Shell, Iogen kill plans to build Canada biofuel plant

By Shawn McCarthy
The Globe and Mail

TORONTO -- Royal Dutch Shell and Iogen Corp. have killed a plan to build a next-generation biofuel plant in Canada, and the Ottawa-based technology company is laying off 150 people.

In a release Monday, the two partners said they will continue with a smaller-scale research project to development cellulosic ethanol from agricultural waste.

"Shell continues to explore multiple pathways to find a commercial solution for the production of advanced biofuels on an industrial scale," Iogen said in a release.

"But the company will not pursue the project it has had under development to build a larger scale cellulosic ethanol facility in southern Manitoba."

Iogen was once considered a world-leader in the development of ethanol from agricultural waste but has been unable to solve engineering problems that stand in the way of a commercially viable, large-scale plant.

The company was singled out for mention in Finance Minister Jim Flaherty's 2007 budget, when the government devoted $500-million to Sustainable Development Technology Canada to assist in commercialization of next-generation biofuels that use agricultural, forestry and municipal waste, rather than corn and wheat to make ethanol and biodiesel.

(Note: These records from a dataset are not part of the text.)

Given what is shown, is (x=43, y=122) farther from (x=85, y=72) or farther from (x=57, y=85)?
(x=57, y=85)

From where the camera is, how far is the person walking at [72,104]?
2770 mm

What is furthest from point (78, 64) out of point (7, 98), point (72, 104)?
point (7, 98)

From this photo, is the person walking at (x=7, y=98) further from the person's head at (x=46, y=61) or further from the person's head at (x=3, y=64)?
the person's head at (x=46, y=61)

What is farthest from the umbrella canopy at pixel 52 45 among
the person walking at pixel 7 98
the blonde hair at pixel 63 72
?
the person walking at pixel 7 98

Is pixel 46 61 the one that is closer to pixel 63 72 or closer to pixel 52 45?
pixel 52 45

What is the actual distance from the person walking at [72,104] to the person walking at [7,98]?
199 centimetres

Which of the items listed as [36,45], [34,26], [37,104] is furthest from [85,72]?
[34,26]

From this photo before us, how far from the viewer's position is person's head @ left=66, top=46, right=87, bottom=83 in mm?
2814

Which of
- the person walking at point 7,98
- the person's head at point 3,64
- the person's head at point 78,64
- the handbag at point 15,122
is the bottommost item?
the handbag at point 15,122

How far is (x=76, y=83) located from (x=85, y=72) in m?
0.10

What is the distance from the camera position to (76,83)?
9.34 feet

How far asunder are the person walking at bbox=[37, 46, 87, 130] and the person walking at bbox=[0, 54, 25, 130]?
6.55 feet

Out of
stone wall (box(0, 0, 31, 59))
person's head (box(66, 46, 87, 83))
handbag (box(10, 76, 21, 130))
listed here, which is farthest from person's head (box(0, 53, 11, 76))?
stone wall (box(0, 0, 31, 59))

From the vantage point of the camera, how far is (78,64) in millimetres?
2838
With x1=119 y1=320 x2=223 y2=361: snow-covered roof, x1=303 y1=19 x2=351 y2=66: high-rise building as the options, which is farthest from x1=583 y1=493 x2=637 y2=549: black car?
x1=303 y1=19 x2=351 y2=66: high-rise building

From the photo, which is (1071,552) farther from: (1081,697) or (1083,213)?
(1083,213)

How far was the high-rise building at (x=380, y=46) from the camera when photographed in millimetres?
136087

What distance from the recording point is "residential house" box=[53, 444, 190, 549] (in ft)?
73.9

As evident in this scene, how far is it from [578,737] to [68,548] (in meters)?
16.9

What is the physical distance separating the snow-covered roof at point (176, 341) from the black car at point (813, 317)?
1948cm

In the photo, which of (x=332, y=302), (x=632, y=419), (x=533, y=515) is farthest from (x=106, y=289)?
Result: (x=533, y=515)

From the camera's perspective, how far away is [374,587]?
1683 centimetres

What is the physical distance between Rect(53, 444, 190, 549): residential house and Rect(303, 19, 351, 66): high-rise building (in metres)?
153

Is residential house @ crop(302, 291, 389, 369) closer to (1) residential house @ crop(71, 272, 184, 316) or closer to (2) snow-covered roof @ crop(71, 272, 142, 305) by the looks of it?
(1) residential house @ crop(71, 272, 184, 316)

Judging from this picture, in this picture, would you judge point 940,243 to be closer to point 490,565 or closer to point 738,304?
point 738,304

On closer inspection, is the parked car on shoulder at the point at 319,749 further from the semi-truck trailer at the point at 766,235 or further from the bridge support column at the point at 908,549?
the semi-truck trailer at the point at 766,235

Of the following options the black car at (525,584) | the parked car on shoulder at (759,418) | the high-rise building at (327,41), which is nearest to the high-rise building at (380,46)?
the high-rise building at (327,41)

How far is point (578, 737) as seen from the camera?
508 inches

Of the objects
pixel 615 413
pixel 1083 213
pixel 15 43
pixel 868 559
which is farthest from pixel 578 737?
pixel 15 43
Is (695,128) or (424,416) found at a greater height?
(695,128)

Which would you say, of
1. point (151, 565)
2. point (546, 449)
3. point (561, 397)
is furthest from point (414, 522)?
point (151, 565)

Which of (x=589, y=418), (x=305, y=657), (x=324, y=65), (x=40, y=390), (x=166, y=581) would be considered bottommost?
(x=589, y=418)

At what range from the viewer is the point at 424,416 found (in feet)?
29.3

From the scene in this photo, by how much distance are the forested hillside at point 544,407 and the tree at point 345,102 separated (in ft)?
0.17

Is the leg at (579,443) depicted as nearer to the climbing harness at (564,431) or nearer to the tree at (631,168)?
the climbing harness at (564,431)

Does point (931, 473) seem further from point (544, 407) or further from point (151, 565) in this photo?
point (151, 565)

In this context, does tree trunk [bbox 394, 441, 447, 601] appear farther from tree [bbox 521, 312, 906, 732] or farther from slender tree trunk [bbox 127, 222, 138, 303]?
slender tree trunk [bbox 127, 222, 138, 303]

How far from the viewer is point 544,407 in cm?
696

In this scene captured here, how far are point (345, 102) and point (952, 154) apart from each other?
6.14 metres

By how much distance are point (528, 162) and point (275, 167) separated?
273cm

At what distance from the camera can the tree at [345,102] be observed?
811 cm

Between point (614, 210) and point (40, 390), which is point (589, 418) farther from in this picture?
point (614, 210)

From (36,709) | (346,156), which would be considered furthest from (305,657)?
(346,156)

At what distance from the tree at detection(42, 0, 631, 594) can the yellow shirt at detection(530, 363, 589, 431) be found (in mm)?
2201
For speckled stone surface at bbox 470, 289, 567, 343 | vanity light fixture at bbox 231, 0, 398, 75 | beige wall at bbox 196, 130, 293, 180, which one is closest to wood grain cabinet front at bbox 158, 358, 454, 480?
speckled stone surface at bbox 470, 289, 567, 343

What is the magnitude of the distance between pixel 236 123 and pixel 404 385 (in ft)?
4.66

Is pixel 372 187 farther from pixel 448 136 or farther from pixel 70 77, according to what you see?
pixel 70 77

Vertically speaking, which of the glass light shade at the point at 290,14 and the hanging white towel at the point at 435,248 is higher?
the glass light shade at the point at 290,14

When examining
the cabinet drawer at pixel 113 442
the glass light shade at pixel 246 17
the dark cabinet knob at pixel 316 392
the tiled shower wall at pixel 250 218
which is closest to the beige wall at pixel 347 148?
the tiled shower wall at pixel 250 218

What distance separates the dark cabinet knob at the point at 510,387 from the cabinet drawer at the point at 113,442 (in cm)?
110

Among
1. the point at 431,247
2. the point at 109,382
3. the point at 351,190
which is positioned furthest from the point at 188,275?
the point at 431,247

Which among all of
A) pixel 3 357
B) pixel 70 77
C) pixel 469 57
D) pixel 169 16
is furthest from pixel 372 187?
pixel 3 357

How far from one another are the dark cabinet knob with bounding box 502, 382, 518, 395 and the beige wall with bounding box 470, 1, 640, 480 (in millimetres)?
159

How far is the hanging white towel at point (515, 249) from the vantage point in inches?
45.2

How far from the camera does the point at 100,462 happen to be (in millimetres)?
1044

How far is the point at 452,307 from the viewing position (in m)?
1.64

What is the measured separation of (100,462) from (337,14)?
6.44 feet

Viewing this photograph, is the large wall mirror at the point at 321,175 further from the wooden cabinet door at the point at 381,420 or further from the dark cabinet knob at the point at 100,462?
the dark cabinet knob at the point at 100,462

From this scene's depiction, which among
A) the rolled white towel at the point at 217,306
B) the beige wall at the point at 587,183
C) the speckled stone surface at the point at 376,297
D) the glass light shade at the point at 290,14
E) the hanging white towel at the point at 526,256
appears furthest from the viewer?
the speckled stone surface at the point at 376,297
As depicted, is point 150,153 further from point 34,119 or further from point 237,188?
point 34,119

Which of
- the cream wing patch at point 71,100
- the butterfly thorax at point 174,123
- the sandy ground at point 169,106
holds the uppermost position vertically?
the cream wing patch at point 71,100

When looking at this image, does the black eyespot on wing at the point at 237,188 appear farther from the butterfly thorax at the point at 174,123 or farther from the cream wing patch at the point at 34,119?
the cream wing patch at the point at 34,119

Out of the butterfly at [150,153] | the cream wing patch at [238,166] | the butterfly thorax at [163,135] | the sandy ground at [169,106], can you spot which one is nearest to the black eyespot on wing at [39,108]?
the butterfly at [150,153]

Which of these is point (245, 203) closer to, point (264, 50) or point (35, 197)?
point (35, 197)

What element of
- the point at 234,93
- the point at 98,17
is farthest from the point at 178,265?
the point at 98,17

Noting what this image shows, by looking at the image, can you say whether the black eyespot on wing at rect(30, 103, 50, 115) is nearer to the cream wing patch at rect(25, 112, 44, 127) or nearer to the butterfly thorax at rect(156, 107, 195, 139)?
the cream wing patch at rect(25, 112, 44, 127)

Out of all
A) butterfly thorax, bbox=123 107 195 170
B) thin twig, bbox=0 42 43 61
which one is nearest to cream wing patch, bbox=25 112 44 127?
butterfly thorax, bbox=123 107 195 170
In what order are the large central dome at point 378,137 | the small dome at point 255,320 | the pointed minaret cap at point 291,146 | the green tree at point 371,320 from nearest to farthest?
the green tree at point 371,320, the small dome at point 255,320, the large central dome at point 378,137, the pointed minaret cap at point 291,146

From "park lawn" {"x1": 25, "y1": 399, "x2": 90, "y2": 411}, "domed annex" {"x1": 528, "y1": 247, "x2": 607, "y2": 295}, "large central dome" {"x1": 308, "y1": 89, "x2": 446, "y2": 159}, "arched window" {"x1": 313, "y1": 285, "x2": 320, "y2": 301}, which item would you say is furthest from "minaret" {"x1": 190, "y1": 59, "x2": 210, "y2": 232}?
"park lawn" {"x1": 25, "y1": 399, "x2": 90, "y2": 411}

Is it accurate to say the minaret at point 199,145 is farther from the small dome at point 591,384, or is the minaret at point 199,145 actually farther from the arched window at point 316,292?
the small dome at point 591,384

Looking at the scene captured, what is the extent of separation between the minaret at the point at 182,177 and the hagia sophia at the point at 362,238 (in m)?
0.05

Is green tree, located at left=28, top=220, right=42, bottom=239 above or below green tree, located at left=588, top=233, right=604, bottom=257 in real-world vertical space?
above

Iogen never tapped the fund, though other biofuel companies, notably Montreal-based Enerkem, have benefited.

In June 2010, Shell and Iogen announced they would increase investment in their joint venture company, Iogen Energy, to accelerate development of the cellulosic ethanol at its demonstration plant in Ottawa.

But at the time, the partners signaled the agreement would last only two years.

Iogen said its successful enzymes business will not be affected by decision to scale back the ethanol activity, and that it will expand its offering of enzymes used in the biofuels business.